Confucius once said, “Fish forget they live in water; people forget they live in the Tao” (Lin, 2007). Analogously, it may be easy for data scientists to forget they live in a world defined and permeated by mathematics.
The two pieces, "Ten Research Challenge Areas in Data Science" by Jeannette M. Wing and “Challenges and Opportunities in Statistics and Data Science: Ten Research Areas” by Xuming He and Xihong Lin, provide an impressively complete list of data science challenges from luminaries in the field of data science. They have done an extraordinary job, so this response offers a complementary viewpoint from a mathematical perspective and evangelizes advanced mathematics as a key tool for meeting the challenges they have laid out. Notably, we pick up the themes of scientific understanding of machine learning and deep learning, computational considerations such as cloud computing and scalability, balancing computational and statistical considerations, and inference with limited data. We propose that mathematics is an important key to establishing rigor in the field of data science and as such has an essential role to play in its future.

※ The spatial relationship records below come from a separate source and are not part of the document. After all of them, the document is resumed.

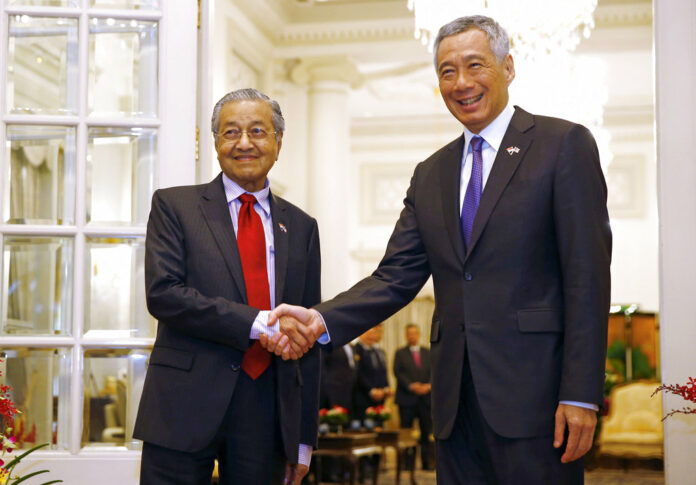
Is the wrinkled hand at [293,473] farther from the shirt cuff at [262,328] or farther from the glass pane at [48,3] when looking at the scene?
the glass pane at [48,3]

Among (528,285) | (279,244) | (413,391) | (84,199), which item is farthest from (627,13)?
(528,285)

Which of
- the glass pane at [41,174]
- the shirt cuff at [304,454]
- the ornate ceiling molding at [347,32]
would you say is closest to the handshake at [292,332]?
the shirt cuff at [304,454]

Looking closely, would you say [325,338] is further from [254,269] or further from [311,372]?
[254,269]

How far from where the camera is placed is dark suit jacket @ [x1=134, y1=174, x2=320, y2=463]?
235 cm

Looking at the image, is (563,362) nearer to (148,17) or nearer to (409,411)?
(148,17)

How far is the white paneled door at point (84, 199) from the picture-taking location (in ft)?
10.1

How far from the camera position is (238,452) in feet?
7.84

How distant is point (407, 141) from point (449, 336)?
12.1m

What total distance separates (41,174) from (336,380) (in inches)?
234

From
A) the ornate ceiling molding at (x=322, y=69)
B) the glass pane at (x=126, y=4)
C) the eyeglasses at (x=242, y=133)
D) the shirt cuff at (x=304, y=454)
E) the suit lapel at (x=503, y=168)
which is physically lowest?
the shirt cuff at (x=304, y=454)

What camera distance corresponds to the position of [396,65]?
38.2ft

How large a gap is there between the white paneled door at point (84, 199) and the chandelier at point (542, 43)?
11.5 ft

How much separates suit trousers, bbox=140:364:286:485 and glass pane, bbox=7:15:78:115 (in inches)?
55.2

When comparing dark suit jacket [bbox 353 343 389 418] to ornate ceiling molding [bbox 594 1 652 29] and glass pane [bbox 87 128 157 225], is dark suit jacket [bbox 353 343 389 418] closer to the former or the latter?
ornate ceiling molding [bbox 594 1 652 29]
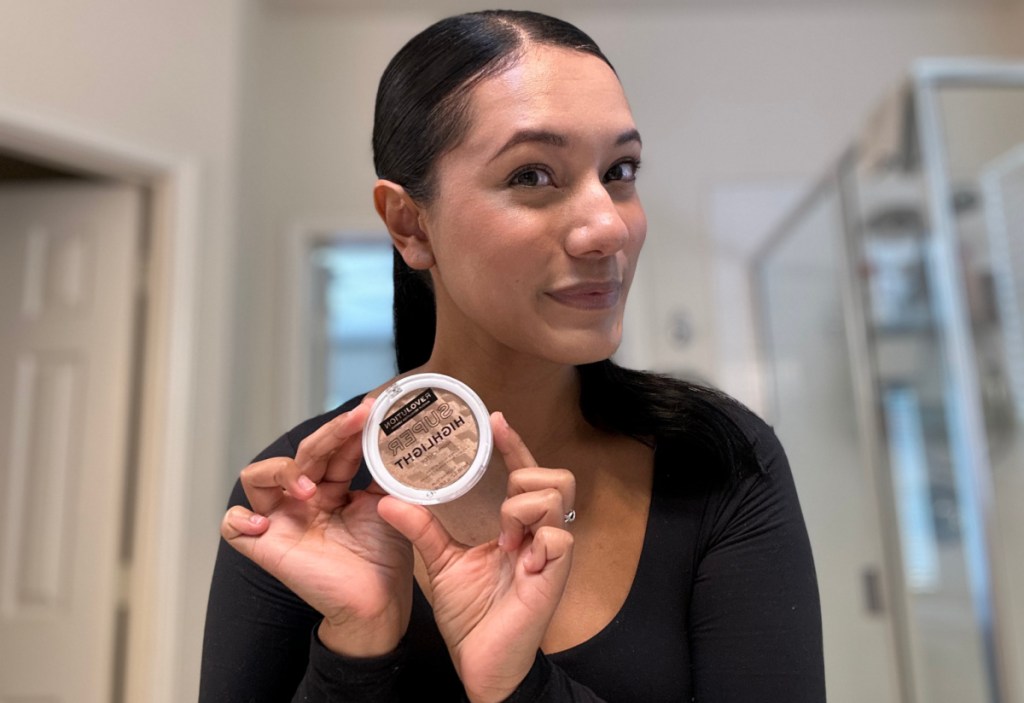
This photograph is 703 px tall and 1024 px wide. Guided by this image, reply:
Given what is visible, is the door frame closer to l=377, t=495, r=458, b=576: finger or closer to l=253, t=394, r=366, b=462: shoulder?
l=253, t=394, r=366, b=462: shoulder

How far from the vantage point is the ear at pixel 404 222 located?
0.44m

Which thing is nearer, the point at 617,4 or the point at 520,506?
the point at 520,506

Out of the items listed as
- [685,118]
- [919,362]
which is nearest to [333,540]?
[919,362]

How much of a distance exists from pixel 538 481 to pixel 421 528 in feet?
0.21

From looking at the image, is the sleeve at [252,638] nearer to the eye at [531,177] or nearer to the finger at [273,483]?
the finger at [273,483]

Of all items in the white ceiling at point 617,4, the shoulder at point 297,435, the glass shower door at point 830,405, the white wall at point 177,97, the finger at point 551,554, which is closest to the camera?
the finger at point 551,554

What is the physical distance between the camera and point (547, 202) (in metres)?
0.40

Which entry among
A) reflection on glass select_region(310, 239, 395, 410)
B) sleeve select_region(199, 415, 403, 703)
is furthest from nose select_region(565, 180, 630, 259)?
reflection on glass select_region(310, 239, 395, 410)

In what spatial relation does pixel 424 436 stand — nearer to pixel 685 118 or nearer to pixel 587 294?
pixel 587 294

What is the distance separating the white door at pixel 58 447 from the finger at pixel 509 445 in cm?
75

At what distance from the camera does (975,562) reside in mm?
1142

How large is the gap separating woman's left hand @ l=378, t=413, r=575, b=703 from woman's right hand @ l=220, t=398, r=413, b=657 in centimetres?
3

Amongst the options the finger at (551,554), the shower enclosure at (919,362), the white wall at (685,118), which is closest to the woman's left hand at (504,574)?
the finger at (551,554)

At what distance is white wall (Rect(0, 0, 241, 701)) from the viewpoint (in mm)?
1125
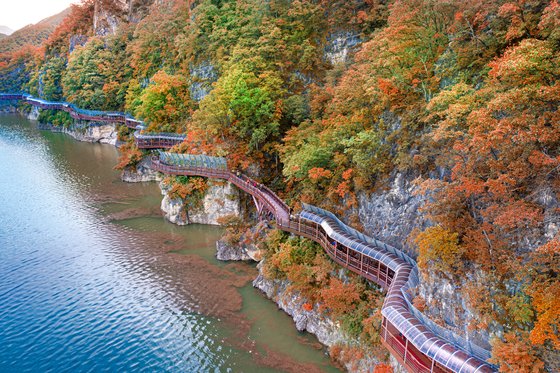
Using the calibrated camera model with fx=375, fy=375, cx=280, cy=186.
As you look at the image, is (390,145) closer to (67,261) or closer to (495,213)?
(495,213)

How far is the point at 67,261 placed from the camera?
122 ft

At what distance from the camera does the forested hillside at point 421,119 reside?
54.8 ft

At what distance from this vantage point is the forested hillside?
16703 mm

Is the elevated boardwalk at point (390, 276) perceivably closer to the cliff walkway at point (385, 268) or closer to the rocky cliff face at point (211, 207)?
the cliff walkway at point (385, 268)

I define mathematics broadly to include any topic that relies heavily on abstraction and theory, including applied probability, statistics, theoretical computer science, mathematical signal processing, network science, and classical topics such as approximation theory, optimization, functional and harmonic analysis, differential equations, applied algebra, topology, and so on. I propose that mathematics is a scaffold to build the rigor needed to meet practical data science challenges that cannot be solved by trial and error, adding more computational power, or enlarging the training data. I highlight mathematics’ role in a subset of the topics identified by Wing, He, and Lin. Due to limitations in space, I omit obvious (at least to me) clear connections to trustworthy AI, integrative analysis of different types and sources of data, statistical analysis of privatized data, causal inference for big data, and so on. Likewise, I will resist the temptation to expound on topics that Wing, He, and Lin did not have space to mention, including understanding the limits of inference, developing autonomous real-time control and online learning systems, and combating adversarial tampering in training or deployment. Instead, I focus on a subset of topics Wing, He, and Lin identified (listed in boldface) and talk about the mathematical connections in meeting those specific challenges.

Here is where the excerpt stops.